Bebung (German: a trembling; /de/) is a type of vibrato executed on the clavichord.

When a clavichord key is pressed, a small metal tangent strikes a string and remains in contact with it for as long as the key is held down. By applying a rocking pressure up and down the key with the finger, a performer can slightly alter the tension of the string itself, producing the vibrato quality known as bebung. While the vibrato on fretless string instruments such as the violin typically oscillates in pitch both above and below the nominal note, clavichord bebung can only produce pitches above the note.

Sheet music does not often explicitly indicate Bebung. Composers assumed that, like other ornaments, performers would apply bebung at their discretion.
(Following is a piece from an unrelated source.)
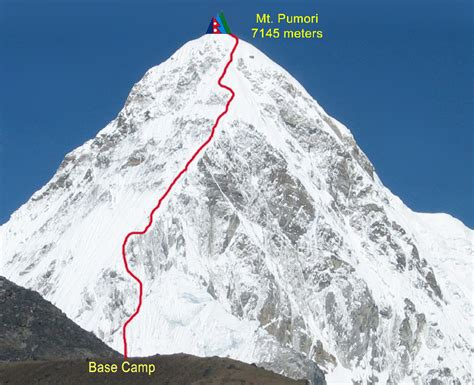 mt everest map mt everest illustrative map by antworksdigital images frompo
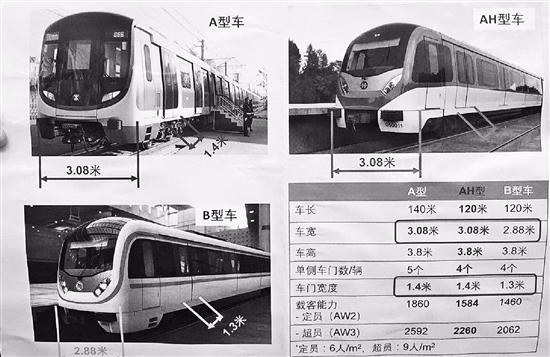 """杭州地铁家族添新,5号线""""提夫尼蓝""""首批AH车型到杭。"""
Where sheet music does indicate bebung, it appears as a series of dots above or below a note, with the number of dots indicating the number of finger movements. For example:

Carl Philipp Emanuel Bach called the vibrato "Bebung", however other composers like Johann Mattheson had described the term earlier on. C.P.E Bach often used Bebung in his music, and says it was one of the reasons why the clavichord was superior to the recent pianoforte. In 1789, Daniel Gottlob Türk added the Bebung definition to the pianoforte, yet instead of the rocking-pressure, it is restating the tone/note by continuously and gently pressuring it. While, Alexander Agricola used it in vocal works.